The 2021 R&LHS David P. Morgan Article Award goes to Scott Muskopf for “The Beer Baron’s Railway: The Story of the Manufacturers Railway,” Terminal Railroad Association of St. Louis Historical and Technical Society Issue 79 (Summer 2019).

This is a comprehensive history of the Manufacturers Railway, a key element in brewer Adolphus Busch’s vertical-integration strategy. It provides the full story of a small (40-some miles) but mighty terminal carrier connecting St. Louis industrial enterprises with the national railroad network.

Muskopf’s work is copiously illustrated, rests on extensive use of primary sources, and demonstrates rigorous research combined with elegant writing. It is a superlatively presented history of this intriguing line.

The article is organized into several interlocking sections. The early life of Augustus Busch leads seamlessly into the organization of the Manufacturers Railway. Though the railroad is commonly associated with the Anheuser-Busch brewing company, Muskopf mines corporate archives, company papers, and secondary literature to illustrate the range of other customers and the variety of rolling stock along Manufacturers’ expanding string of lines. He also explains how the railway remained the personal property of the Busch family until Anheuser-Busch Inc. acquired it in 1967.

The centrality of railroad transportation to the brewing industry comes through clearly in Muskopf’s writing. Raw materials (“barley and rice, bottles, coal, building materials, cleaning and filtration materials, packaging, machinery,” noted on  p.27) arrived from across the country while beer was shipped out.

 

Not always, of course. During Prohibition (1920-1933) the Manufacturers Railway shipped Anheuser-Busch’s new products, from barley-malt syrup to livestock feed to truck bodies.

Muskopf also covers Manufacturers’ sometimes frayed relations with the Terminal Railroad Association of St. Louis, the Alton & Southern, and the St. Louis & O’Fallon, often caused by disagreements over access to bridges across the Mississippi River to Illinois.

Later years are enlivened by interviews with retired employees, whose reminiscences reveal the extent of Manufacturers Railway operations, including some of the up to 18 daily switching jobs in the 1970s. Add in excellent illustrations, locomotive and freight-car rosters, lists of lineside industries, and maps, and it adds up to a complete history of a fascinating railroad.

Living with his wife Beverly in Kirkwood, Mo., Muskopf is an electrical engineer who works in sales for the utility distribution industry. Perhaps reflecting the discipline of his engineering training, he approached his book subject dispassionately. He wasn’t particularly a fan of the Manufacturers Railway beforehand, but took on the assignment at the request of longtime TRRA editor Larry Thomas.
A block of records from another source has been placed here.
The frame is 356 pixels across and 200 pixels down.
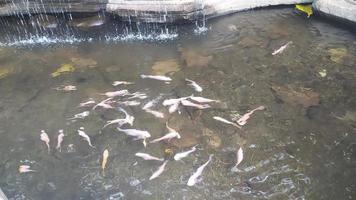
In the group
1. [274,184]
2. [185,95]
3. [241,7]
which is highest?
[241,7]

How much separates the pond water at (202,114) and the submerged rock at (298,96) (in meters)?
0.01

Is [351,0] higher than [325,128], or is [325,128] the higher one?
[351,0]

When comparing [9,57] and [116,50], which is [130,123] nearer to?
[116,50]

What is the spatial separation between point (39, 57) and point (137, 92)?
8.53ft

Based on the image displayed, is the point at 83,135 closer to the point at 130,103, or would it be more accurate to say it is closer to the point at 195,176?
the point at 130,103

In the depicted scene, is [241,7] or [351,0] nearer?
[351,0]

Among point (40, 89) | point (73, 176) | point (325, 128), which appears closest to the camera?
point (73, 176)

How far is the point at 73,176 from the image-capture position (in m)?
4.73

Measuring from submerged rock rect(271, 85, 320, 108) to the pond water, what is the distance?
0.01 m

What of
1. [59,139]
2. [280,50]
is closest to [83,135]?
[59,139]

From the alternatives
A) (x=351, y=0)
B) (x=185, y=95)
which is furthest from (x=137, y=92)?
(x=351, y=0)

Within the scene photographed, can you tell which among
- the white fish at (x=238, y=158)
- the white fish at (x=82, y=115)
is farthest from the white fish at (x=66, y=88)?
the white fish at (x=238, y=158)

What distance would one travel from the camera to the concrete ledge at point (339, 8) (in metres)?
7.53

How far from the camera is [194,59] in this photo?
7062 mm
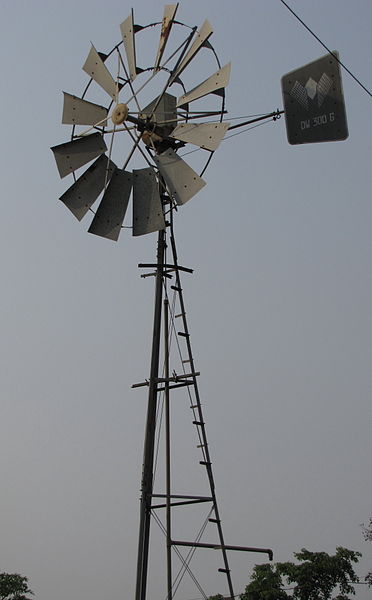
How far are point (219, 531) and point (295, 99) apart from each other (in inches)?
185

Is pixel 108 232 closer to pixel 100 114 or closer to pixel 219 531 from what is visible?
pixel 100 114

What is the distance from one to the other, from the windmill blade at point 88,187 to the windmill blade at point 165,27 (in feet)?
4.58

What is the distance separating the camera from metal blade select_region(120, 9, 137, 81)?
9.37m

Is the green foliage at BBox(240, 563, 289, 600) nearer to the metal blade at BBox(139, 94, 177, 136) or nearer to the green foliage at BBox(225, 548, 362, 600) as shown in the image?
the green foliage at BBox(225, 548, 362, 600)

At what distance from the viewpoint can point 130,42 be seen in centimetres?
950

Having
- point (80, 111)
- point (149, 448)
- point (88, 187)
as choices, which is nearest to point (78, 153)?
point (88, 187)

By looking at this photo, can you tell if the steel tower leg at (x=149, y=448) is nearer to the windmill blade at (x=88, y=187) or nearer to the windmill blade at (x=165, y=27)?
the windmill blade at (x=88, y=187)

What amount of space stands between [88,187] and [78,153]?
17.5 inches

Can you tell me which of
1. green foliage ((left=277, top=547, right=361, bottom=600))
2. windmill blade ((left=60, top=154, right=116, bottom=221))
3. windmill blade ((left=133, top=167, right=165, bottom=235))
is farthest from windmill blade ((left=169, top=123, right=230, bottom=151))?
green foliage ((left=277, top=547, right=361, bottom=600))

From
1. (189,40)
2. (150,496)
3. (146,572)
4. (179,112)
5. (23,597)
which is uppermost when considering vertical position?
(189,40)

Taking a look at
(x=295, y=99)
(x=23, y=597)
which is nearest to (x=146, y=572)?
(x=295, y=99)

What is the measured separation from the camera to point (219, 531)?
328 inches

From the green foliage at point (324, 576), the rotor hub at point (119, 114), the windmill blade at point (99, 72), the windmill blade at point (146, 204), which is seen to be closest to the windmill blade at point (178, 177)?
the windmill blade at point (146, 204)

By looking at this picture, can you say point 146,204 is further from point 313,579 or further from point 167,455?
point 313,579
“It was not a labor of love,” Muskopf said. “It was a better background because I wasn’t biased. I approached it from a non-fan point of view. I made it my business to research the brewery.”

A native of Belleville, Ill., he worked for the Missouri Pacific Railroad for two years while he was in college at the University of Missouri-Rolla. Since becoming a railfan about 1976, he’s written 10 magazine articles and has seen 500 of his railroad photos published in books, magazines, and calendars.

Muskopf cites Professor H. Roger Grant, author of nearly three dozen railroad histories (and a member of the R&LHS Awards Committee), as his role model in compiling interpretive history. “I try to take an H. Roger Grant approach,” he says, “It takes a lot of research, and he has a conversational style of writing.”